MongoDB Backend

MongoDB can be downloaded from mongodb.org. DSI2 uses PyMongo to connect to mongodb.

Access

You can access the mongodb using the mongoshell:

mongo dsi2

The output should look like:

MongoDB shell version: 2.X.X
connecting to: dsi2
>

MongoDB Organization

dsi2 relies on a database called “dsi2” in your mongodb instance. There are a number of collections inside dsi2 that are used.

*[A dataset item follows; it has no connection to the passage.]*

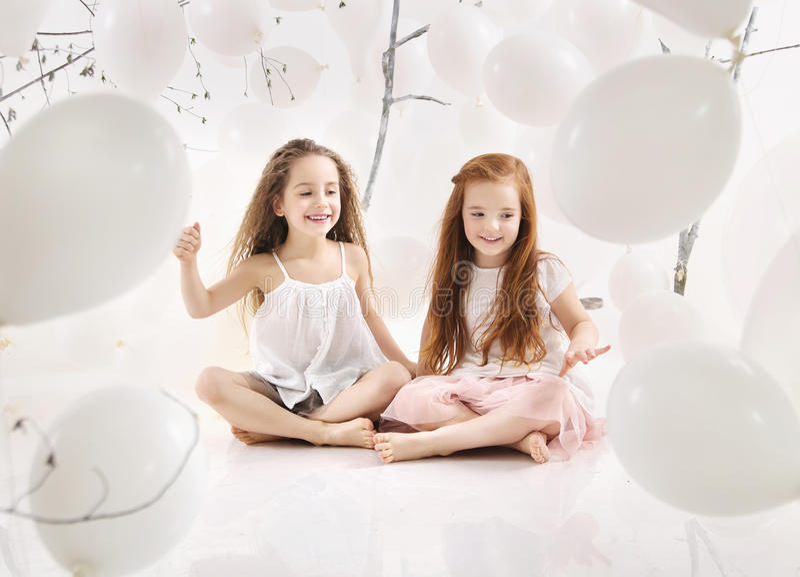 Duas meninas alegres que jogam junto fotografia de stock royalty free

To get the list of collections in the database:

> db.getCollectionNames()
[
      "atlases",
      "connections",
      "coordinates",
      "my_collection_keys",
      "scans",
      "streamline_labels",
      "streamlines",
      "system.indexes",
      "tmp_sl"
]
>
“dsi2.scans”
This collection holds non-identifiable information about the individuals in the database. Information such as which experiment they were a part of, age, gender, etc. is included in this collection. Generally scans is the first database queried, then scan_id’s from this query are used in spatial queries during analysis.
“dsi2.coordinates”
This collection contains the mapping from spatial index to streamline id. By querying a set of spatial indices, mongodb will return the set of all streamline ids that intersect those spatial coordinates. These streamline ids can be used to query the other collections such as atlases and streamlines
“dsi2.streamlines”
This collection contains serialized binary data that can be loaded as a numpy array. You can search a streamline id from a specific subject and get its spatial trajectory.
“dsi2.atlases”
This contains the unique atlases that have been used to label streamlines.
“dsi2.streamline_labels”
This collection contains the lists of connection ids for each streamline in a dataset. This is useful because the connection ids are ints and small, so upon loading a dataset, one can simply query that atlas’s connection ids for a scan and hold them in memory instead of performing repeated joins in the mongo client.
“dsi2.connections”:
To query a specific connection (a pair of regions from a specific atlas) you query this database with a subject id and connection id from the atlas. The streamline ids connecting that region pair are returned.

Local Access

In case you want to connect to a remote mongodb server behind a NAT that only offers ssh access you can use ssh tunnelling:

From your local machine:

ssh -f uname@remote_mongo_machine -L 10000:localhost:27017 -N

Where 27017 is the default mongodb port assumed on the remote server, and 10000 is the local port from which all connections will be forwarded to. The above command will run in background and return immediately.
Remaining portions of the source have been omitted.